Source: First American DataTree® 

The Swine Flu (H1N1) had a much more dramatic impact on the United States, infecting over 61 million Americans, resulting in 273,000 hospitalizations and nearly 12,500 deaths during its pandemic period, which ran from June 2009 thru June 2010. It’s difficult to ascertain exactly how heavily the Swine Flu impacted the housing market, since as most HousingWire readers will probably recall, this period was in the dark days of the Great Recession, which was caused in large part by the most devastating meltdown in the history of the U.S. housing market. 

Home sales and prices fell between 2007 and 2010 as the market worked through 6 million foreclosures, a peak-to-trough fall of over 35% in home values and unemployment rates that peaked at 10% and held steady at similar levels for many months. But interestingly – and somewhat counterintuitively – home sales went up on a month-over-month basis throughout the entire Swine Flu pandemic period. 

Source: First American DataTree® 

Admittedly, neither of these prior pandemics had the kind of economic impact that COVID-19 has caused. The best recent proxy, in fact, probably isn’t a pandemic at all, but the terrorist attacks on Sept. 11. Like COVID-19, the terrorist attacks on Sept. 11 (and subsequent challenges, such as the Anthrax scare) brought the country to a virtual standstill and exacted an enormous financial and psychological toll on the entire country. 

How did the housing market fare during and after this crisis? Home sales dipped in September – slightly more than the usual seasonal dip – following the attacks. But by October 2001, sales had rebounded and continued a stretch that saw monthly sales increases on a year-over-year basis for 20 of the 21 months between March 2001 and December 2002. Home prices also held up, increasing on a year-over-year basis every month during 2001 and 2002 – even in September 2001, the month of the attacks.
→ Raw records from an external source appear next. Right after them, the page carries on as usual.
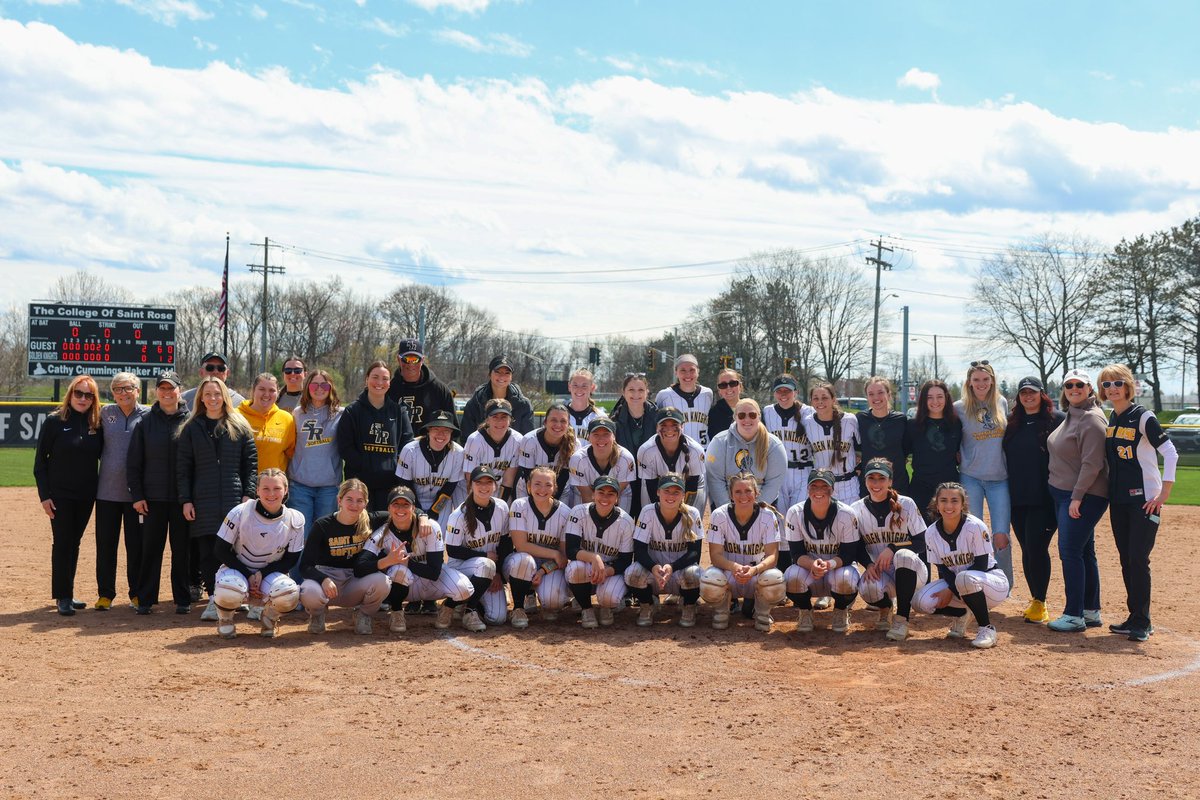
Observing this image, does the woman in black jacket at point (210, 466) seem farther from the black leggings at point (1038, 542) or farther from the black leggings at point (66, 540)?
the black leggings at point (1038, 542)

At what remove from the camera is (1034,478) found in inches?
298

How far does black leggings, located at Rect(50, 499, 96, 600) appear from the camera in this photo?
7496 millimetres

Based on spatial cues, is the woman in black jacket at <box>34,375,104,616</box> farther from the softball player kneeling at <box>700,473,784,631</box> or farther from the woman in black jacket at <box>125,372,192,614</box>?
the softball player kneeling at <box>700,473,784,631</box>

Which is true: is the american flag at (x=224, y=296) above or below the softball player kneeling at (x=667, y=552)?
above

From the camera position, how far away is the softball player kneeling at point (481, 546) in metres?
7.29

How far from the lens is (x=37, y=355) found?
24.9m

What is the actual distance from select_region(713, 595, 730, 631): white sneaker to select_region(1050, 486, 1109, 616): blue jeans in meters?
2.38

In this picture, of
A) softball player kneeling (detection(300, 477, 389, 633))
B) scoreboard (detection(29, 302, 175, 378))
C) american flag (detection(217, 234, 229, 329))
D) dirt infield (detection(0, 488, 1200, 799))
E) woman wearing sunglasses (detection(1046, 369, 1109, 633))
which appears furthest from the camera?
american flag (detection(217, 234, 229, 329))

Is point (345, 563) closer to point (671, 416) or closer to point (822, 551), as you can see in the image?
point (671, 416)

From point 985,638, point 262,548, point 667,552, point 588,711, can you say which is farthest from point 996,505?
point 262,548

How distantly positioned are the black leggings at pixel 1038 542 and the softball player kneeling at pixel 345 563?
187 inches

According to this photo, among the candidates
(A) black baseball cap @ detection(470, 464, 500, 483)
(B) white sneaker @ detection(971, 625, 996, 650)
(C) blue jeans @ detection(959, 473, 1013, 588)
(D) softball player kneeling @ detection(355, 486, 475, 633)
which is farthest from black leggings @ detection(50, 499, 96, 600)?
(C) blue jeans @ detection(959, 473, 1013, 588)

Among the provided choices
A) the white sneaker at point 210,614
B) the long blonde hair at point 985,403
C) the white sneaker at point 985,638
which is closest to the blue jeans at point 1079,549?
the long blonde hair at point 985,403

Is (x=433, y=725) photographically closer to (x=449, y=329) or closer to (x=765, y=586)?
(x=765, y=586)
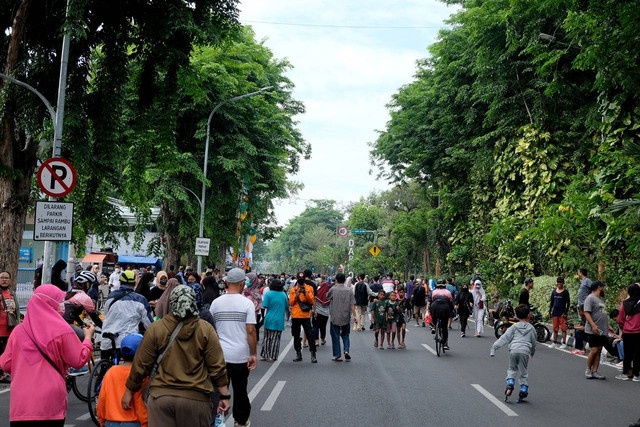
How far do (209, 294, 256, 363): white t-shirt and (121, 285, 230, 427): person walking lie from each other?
2391 millimetres

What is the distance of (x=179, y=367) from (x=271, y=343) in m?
9.96

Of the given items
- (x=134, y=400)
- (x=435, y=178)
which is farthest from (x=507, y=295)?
(x=134, y=400)

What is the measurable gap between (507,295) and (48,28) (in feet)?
80.1

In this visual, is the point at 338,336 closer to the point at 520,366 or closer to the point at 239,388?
the point at 520,366

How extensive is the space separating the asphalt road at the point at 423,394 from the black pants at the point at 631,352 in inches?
16.8

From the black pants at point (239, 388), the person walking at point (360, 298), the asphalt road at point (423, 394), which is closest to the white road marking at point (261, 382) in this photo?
the asphalt road at point (423, 394)

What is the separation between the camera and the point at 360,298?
79.7ft

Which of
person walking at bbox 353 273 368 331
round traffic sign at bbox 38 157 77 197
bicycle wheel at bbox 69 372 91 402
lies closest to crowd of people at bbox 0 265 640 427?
bicycle wheel at bbox 69 372 91 402

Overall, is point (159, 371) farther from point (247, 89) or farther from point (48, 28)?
point (247, 89)

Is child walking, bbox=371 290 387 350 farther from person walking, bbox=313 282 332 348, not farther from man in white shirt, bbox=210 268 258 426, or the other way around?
man in white shirt, bbox=210 268 258 426

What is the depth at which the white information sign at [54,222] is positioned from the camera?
11.6 meters

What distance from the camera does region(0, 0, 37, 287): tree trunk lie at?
13.4 meters

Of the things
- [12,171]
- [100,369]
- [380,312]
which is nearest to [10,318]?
[100,369]

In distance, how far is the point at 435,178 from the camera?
1561 inches
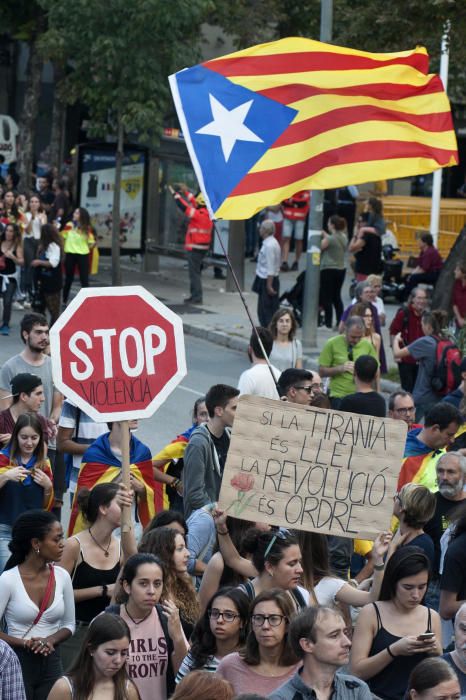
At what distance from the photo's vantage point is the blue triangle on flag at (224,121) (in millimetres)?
9445

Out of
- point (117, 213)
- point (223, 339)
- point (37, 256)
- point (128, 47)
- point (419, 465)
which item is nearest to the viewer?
point (419, 465)

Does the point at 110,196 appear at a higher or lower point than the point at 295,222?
higher

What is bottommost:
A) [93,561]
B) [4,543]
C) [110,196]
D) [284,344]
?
[4,543]

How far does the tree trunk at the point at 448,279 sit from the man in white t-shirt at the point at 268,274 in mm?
2332

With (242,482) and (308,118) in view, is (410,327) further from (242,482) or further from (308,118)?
(242,482)

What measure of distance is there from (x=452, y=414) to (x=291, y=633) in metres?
3.43

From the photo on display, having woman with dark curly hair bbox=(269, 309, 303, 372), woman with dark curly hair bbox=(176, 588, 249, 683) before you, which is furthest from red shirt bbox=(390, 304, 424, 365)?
woman with dark curly hair bbox=(176, 588, 249, 683)

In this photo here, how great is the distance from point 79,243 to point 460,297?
24.6 feet

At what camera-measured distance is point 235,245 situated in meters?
24.2

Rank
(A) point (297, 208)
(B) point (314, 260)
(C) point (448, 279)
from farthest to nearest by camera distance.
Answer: (A) point (297, 208) < (B) point (314, 260) < (C) point (448, 279)

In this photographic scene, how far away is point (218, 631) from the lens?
239 inches

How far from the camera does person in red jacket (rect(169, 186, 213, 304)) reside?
2253 centimetres

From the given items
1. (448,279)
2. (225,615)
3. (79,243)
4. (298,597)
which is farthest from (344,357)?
(79,243)

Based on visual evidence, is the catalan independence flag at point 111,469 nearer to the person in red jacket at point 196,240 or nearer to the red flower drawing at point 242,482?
the red flower drawing at point 242,482
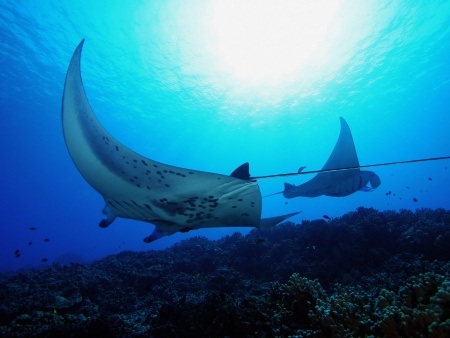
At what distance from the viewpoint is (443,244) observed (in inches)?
204

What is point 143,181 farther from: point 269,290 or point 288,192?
point 288,192

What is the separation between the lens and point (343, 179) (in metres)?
7.49

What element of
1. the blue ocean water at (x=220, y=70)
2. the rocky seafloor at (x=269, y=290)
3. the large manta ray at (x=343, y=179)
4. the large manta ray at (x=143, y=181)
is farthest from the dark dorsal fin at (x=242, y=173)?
the blue ocean water at (x=220, y=70)

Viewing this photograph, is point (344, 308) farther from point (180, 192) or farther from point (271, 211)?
point (271, 211)

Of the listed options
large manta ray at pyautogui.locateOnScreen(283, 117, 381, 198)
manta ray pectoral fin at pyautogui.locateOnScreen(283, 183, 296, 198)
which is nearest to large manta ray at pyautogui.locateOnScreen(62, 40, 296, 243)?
manta ray pectoral fin at pyautogui.locateOnScreen(283, 183, 296, 198)

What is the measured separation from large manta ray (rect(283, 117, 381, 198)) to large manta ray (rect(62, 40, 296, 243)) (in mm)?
4666

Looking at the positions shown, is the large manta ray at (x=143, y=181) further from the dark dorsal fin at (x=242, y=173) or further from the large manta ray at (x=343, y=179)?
the large manta ray at (x=343, y=179)

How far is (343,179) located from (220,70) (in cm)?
2049

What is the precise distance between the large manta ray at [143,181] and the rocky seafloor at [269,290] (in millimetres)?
1232

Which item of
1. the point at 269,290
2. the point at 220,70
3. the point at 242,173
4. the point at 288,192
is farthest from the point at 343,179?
the point at 220,70

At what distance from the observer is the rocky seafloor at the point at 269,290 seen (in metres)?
2.87

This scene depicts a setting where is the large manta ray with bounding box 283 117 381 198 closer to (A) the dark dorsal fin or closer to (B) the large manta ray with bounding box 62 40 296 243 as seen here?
(B) the large manta ray with bounding box 62 40 296 243

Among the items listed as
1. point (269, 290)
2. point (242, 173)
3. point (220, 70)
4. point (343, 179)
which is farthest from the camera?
point (220, 70)

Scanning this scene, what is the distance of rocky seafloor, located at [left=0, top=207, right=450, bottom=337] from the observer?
2.87m
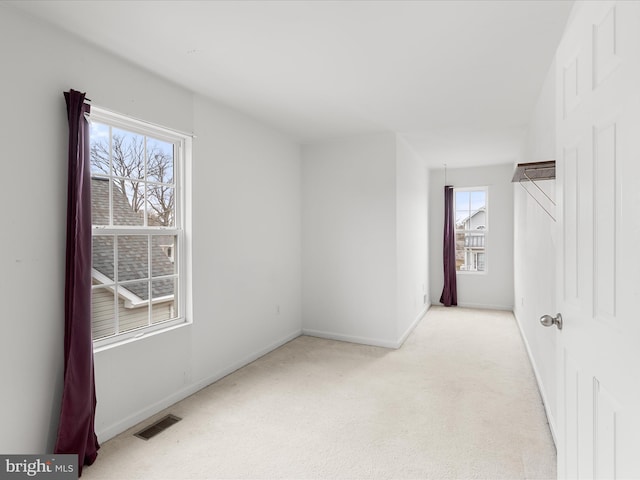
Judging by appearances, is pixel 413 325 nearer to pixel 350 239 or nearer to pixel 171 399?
pixel 350 239

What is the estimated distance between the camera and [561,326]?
148cm

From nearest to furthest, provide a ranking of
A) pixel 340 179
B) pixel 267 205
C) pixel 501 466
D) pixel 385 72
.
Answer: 1. pixel 501 466
2. pixel 385 72
3. pixel 267 205
4. pixel 340 179

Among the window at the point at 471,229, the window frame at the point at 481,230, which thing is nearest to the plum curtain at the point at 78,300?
the window frame at the point at 481,230

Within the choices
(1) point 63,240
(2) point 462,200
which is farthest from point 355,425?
(2) point 462,200

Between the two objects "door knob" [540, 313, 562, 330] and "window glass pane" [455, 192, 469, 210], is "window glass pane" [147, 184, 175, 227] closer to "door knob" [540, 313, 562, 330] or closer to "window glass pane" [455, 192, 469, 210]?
"door knob" [540, 313, 562, 330]

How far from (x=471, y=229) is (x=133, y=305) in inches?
230

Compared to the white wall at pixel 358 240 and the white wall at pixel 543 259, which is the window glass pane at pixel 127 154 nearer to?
the white wall at pixel 358 240

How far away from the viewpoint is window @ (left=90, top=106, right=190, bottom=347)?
94.5 inches

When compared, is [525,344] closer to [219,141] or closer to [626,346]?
[626,346]

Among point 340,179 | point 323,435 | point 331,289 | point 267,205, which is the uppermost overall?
point 340,179

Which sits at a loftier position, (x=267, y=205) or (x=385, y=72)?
(x=385, y=72)

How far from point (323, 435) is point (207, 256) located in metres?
1.72

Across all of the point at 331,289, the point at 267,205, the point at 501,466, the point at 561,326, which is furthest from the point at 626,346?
the point at 331,289

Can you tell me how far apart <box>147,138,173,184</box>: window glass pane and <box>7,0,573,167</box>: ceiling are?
516 mm
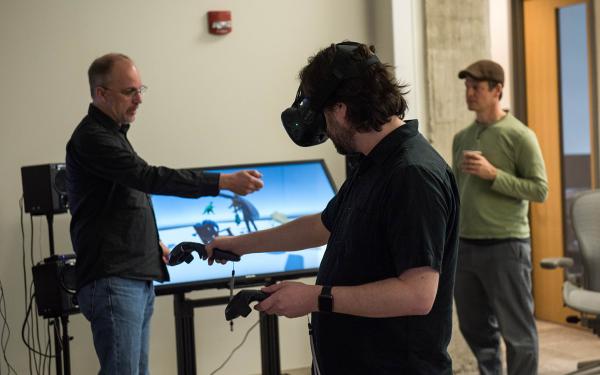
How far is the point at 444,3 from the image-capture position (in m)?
4.68

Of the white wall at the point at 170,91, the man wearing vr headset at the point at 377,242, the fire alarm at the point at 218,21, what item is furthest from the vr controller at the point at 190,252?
the fire alarm at the point at 218,21

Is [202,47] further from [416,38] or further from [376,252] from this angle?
[376,252]

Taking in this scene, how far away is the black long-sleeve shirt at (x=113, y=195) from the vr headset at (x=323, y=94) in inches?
44.3

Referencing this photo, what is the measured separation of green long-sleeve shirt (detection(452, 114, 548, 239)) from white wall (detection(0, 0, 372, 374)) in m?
1.11

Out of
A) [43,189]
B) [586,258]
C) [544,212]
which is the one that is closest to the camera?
[43,189]

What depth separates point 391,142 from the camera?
6.40 feet

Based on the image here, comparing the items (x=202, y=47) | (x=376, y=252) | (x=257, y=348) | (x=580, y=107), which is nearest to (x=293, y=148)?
(x=202, y=47)

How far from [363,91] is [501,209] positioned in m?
2.22

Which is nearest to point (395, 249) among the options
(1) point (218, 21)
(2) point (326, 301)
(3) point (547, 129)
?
(2) point (326, 301)

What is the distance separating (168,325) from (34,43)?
69.5 inches

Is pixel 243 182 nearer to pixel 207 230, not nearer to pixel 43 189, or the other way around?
pixel 207 230

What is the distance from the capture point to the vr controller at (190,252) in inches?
91.0

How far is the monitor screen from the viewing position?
3.95 meters

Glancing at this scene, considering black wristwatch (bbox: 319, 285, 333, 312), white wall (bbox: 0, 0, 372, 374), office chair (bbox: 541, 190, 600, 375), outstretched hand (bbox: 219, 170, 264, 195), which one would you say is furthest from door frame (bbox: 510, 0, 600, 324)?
black wristwatch (bbox: 319, 285, 333, 312)
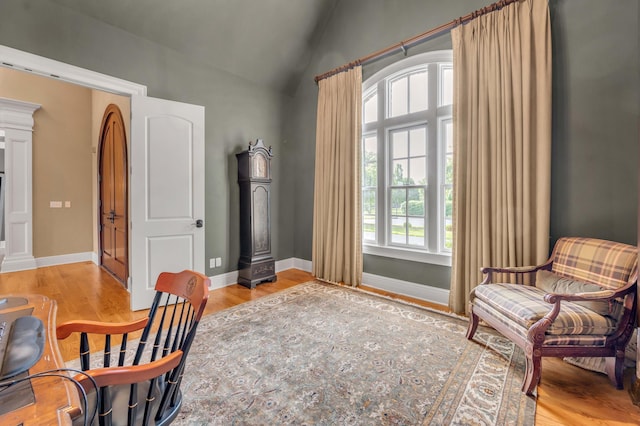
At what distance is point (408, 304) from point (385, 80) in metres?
2.86

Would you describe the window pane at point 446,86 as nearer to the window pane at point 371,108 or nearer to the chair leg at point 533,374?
the window pane at point 371,108

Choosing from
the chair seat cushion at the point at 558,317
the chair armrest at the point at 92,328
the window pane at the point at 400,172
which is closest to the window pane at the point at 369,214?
the window pane at the point at 400,172

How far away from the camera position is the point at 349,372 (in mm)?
1987

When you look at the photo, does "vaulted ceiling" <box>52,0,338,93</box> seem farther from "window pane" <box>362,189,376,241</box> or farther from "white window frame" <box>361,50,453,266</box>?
"window pane" <box>362,189,376,241</box>

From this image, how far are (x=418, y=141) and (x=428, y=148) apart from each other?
0.68ft

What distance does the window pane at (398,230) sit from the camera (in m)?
3.68

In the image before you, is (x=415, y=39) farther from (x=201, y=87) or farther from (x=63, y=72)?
(x=63, y=72)

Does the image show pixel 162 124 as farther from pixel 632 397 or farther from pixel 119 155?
pixel 632 397

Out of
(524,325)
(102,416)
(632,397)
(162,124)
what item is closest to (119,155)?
(162,124)

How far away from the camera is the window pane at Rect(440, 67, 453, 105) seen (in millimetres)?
3260

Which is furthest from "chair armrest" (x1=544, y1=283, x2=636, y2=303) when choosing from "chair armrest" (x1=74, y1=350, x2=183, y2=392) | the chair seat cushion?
"chair armrest" (x1=74, y1=350, x2=183, y2=392)

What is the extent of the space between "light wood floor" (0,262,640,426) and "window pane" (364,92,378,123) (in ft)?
8.18

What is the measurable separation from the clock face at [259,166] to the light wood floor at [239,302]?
5.19 feet

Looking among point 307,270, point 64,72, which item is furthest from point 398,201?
point 64,72
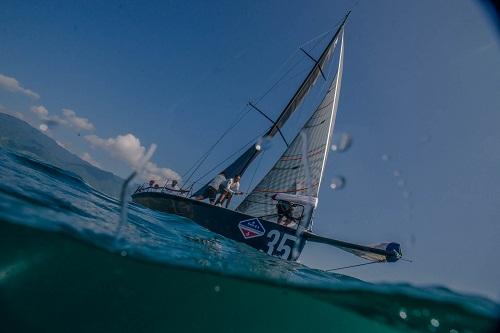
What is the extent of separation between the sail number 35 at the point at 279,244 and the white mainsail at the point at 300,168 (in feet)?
8.31

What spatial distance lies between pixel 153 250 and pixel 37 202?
8.42 ft

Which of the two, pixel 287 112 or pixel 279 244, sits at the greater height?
pixel 287 112

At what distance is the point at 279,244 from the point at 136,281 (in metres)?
4.78

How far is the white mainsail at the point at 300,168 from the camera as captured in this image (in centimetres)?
1316

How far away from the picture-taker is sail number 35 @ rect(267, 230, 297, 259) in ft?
31.2

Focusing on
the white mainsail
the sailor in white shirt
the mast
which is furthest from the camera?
the mast

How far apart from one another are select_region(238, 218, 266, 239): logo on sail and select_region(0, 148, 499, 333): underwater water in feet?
1.59

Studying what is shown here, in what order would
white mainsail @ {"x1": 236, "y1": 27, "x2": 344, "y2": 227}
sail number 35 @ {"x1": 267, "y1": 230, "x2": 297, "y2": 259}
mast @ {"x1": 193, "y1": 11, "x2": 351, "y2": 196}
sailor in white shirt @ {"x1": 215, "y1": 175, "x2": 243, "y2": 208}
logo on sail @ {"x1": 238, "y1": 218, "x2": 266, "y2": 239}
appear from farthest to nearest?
mast @ {"x1": 193, "y1": 11, "x2": 351, "y2": 196}, white mainsail @ {"x1": 236, "y1": 27, "x2": 344, "y2": 227}, sailor in white shirt @ {"x1": 215, "y1": 175, "x2": 243, "y2": 208}, logo on sail @ {"x1": 238, "y1": 218, "x2": 266, "y2": 239}, sail number 35 @ {"x1": 267, "y1": 230, "x2": 297, "y2": 259}

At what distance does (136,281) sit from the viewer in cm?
830

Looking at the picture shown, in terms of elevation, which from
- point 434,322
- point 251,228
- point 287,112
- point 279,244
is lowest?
point 434,322

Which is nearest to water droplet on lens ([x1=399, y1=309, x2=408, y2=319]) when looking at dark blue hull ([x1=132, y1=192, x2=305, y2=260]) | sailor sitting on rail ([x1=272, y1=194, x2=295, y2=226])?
dark blue hull ([x1=132, y1=192, x2=305, y2=260])

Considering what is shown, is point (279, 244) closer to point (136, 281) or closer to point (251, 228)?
point (251, 228)

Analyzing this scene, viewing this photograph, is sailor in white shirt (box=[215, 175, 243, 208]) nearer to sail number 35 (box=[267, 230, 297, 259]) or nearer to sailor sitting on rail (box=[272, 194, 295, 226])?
sailor sitting on rail (box=[272, 194, 295, 226])

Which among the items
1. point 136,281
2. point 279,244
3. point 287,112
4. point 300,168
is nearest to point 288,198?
point 279,244
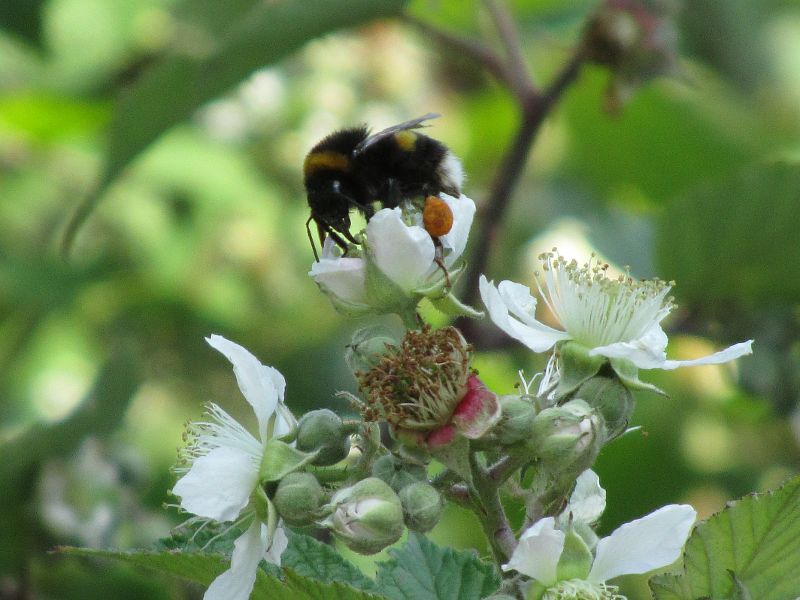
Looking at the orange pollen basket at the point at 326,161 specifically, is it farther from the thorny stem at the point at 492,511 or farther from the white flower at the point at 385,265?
the thorny stem at the point at 492,511

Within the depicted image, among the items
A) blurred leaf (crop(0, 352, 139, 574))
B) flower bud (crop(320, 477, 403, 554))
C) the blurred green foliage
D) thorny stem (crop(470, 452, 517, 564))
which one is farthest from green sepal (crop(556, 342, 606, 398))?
blurred leaf (crop(0, 352, 139, 574))

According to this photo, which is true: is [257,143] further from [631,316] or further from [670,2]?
[631,316]

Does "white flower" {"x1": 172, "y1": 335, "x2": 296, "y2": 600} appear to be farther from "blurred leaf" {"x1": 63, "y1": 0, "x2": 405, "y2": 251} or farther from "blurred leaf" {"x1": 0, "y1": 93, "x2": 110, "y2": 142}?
"blurred leaf" {"x1": 0, "y1": 93, "x2": 110, "y2": 142}

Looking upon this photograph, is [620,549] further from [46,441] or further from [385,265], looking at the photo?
[46,441]

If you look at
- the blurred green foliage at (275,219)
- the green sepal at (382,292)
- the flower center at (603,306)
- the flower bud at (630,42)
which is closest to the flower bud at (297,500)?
the green sepal at (382,292)

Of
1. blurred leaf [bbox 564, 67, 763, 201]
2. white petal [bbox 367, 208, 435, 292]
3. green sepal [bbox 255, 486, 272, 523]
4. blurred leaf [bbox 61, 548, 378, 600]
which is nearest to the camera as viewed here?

Median prices rose during the period, from about $138,000 in January 2000 to $175,000 in December of 2002.

Source: First American DataTree® 
Source: First American DataTree® 

The U.S. housing market has proven to be incredibly resilient in the face of recent pandemics, and the economic shock that followed the Sept. 11 terrorist attacks. And even during periods where transaction volumes decreased, prices remained relatively stable, and ultimately increased. 

The difficulty in using these prior events as a way to accurately predict the impact COVID-19 will have on the housing market is that none of them – SARS, H1N1, or 9/11– presented exactly the same set of healthcare and economic challenges that COVID-19 does. 

It’s important to note that before the virus became a factor, the housing market was strong. There was high demand, a record level of homeowner equity, historically low delinquency and default rates, and two consecutive months of huge year-over-year increases in housing starts providing hope that much-needed inventory was on the way. 

History suggests the housing market is likely to fare better through pandemics and recover more quickly than the overall economy or stock markets, but ultimately the fate of home sales and prices will be determined by how successful the country is at combatting the COVID-19 virus, and how many jobs are saved – and foreclosures prevented – by the economic stimulus programs deployed. But the housing market’s resiliency during prior crises and its strength entering this pandemic should at least give us reason to hope that it will recover relatively quickly, helping the rest of the U.S. economy get back on its feet.